The Pagans, as Virgil says “[suffer] Hell in one affliction only; that without hope [they] live on in desire” (51). Their penalty is easy to describe, and Virgil does so. On the other hand, the Treacherous receive a punishment so mind-bogglingly horrible that Dante must admit the difficulty in writing about it; he has no “rhymes as harsh and horrible/as the hard fact of that final dismal hole” (267). The legions of the Ninth Circle face many different extreme punishments, almost beyond description: some are frozen in place, some must spend eternity gnawing at others’ brains, and still others dangle from the Devil’s mouth as he chews them. Yet the Pagans are “spared the fire” of Hell, and instead are left to desire heavenly bliss (51).
It is crucial to note that the divisions of Hell detailed in The Inferno appear nowhere in the Bible itself, and, therefore, the sin-rankings Dante assigns to the masses of forever-condemned souls are entirely his own. In Dante’s mind, God’s will echoes that of the European justice system, where criminals receive jail time based on the socially conceived wrongness of one’s deeds. Those who behaved worst receive the worst punishment, and those perpetrating the lightest offences receive the lightest punishments. Thus, Dante establishes his subjective hierarchy of the damned, with the un-Baptized Pagans born in too early an era at the top, undergoing the least pain, and the vilest of sinners at the bottom, experiencing the most torment.

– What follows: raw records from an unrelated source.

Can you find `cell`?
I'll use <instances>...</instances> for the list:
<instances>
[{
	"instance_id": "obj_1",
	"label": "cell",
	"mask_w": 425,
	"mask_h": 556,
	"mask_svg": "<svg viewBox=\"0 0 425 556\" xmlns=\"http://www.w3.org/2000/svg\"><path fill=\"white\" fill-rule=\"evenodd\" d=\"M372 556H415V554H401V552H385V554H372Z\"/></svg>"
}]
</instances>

He consciously writes The Inferno in a manner such that he gets to cast his own judgment on mankind. The epic poets of Greek and Roman times that he views as sinless live in the outskirts of Hell, a safe distance from tormenting demons. Conversely, the men he admires least—the traitors to country, guests, and benefactors—he subjects to the wrath of the King Demon himself, Satan. That Dante has God punish traitors the most and non-believer poets like Virgil the least sheds some light on Dante’s mindset. It shows that Dante sees ignorance as the least damnable offense against God. He believes that simply not knowing Jesus is just barely bad enough to warrant exclusion from Heaven.
Betrayal against benefactors is the worst possible crime, in Dante’s opinion. He indicates this by grouping Brutus among the three men whom Satan chews forever in his humongous mouth. Brutus is being punished for betraying Julius Caesar, who had helped him rise to fame in the Roman Empire. Dante also ranks Judas Iscariot as another of the three worst sinners for betraying the greatest benefactor of all—God the Son—by selling him to the Romans to be crucified. Jesus had been his mentor and friend, but Judas was willing to part with him for a small sum of money. Yet The Inferno is not in the least a description of Hell that matches word-for-word with the Bible. The Bible never writes specifically that there are nine circles of Hell, with Judas and other notable traitors in the deepest ring and Virgil and other Pagans in the shallowest. It is merely Dante’s speculation of what the Christian God believes, filtered through his own perceptions of right and wrong. As such, readers must remember to read The Inferno not as a holy book with the final say in matters of Heaven and Hell, but as an interesting piece of literature that illustrates morality from Dante’s point of view.
Works Cited
Alighieri, Dante. The Inferno, Trans. John Giardi. New York: Signet Classic, 2001.